ダンサーである菅原小春は『いだてん』以外に俳優として出演したドラマはない。朝の連続テレビ小説に彼女をキャスティングすれば、視聴者は必然的に二つの役、女子アスリートの道を切り拓き、そして夭折したランナーと、東京五輪パラリンピックを目指す架空の車椅子アスリートの間に無意識の連続性を見出すことになる。
キャスティングを決めたのが誰なのかは分からないが、これはある種の「引用」、生きた現実の人間が役を演じる実写ドラマならではのイメージの継承と言っていい手法なのではないかと思う。少なくとも、『おかえりモネ』の製作者が『いだてん』から何かのバトンを受け取る意思表示として、俳優としての経験が浅い菅原小春をキャスティングしたように見えた。
被災地の出身である主人公が抱える「後ろめたさ」
「それがパラリンピックにせよ、結局は東京五輪の宣伝じゃないか」と見ることもできる。確かにそういう面もあるかもしれない。大河ドラマ『いだてん』にしても、宮藤官九郎の脚本によって現代の日本に鋭い批評が加えられていることを加味しても、放送局側のコンセプトとしては明らかに「東京五輪に向けた」企画ではあったのだ。

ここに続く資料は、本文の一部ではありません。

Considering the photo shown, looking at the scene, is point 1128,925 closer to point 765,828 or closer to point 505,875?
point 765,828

7月に行われた到着式で中村勘九郎が聖火ランナーをつとめ、「『いだてん』で金栗四三を演じた……」とアナウンサーが紹介した時に複雑な思いを抱いたドラマのファンは多かったと思うが、そもそも『いだてん』というドラマ自体がある面ではそうした『複雑さ』、政治とスポーツが常に不純に混濁する現実を描く物語だった。

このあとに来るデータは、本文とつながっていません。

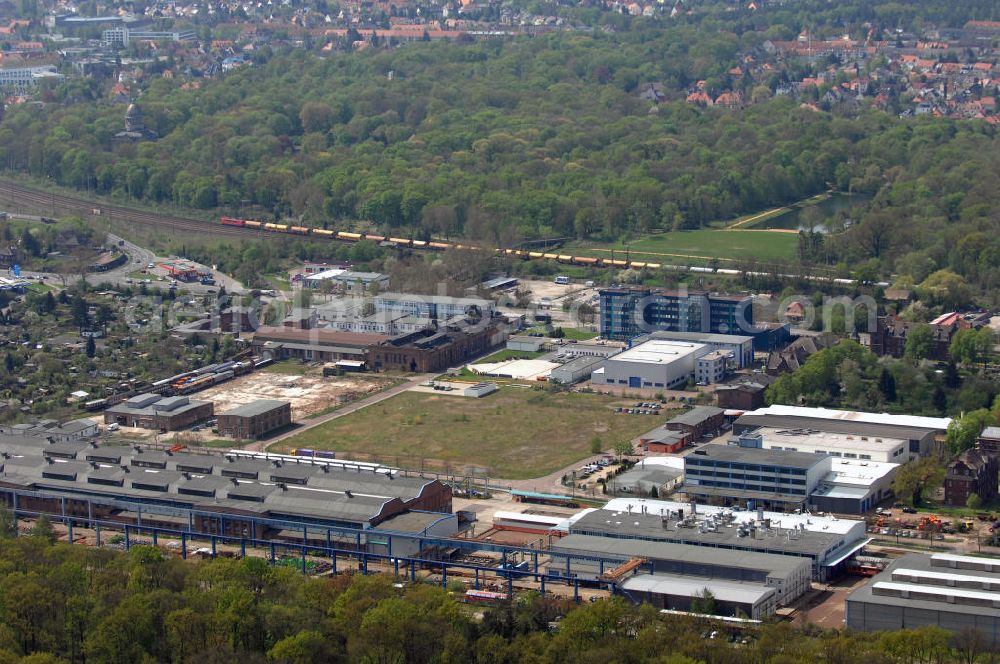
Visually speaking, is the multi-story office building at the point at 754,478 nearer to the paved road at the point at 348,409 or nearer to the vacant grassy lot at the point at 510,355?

『おかえりモネ』の脚本もまた、『いだてん』を継承するように複雑な人物と状況を描く。主人公のモネは3・11の被災地の出身でもありながら、同時に「その日その時に被災の場にいなかった」という「非当事者」としての後ろめたさを抱え続ける少女として描かれる。
「少女が自己実現としての職業に出会い、立ちはだかる障害に負けずに夢をつかむ」という朝ドラの王道を踏襲するようでいて、気象予報士という職業を「夢の仕事」として単純な描き方をしていない。その複雑さが『おかえりモネ』という作品の説明を難しくしている一因でもある。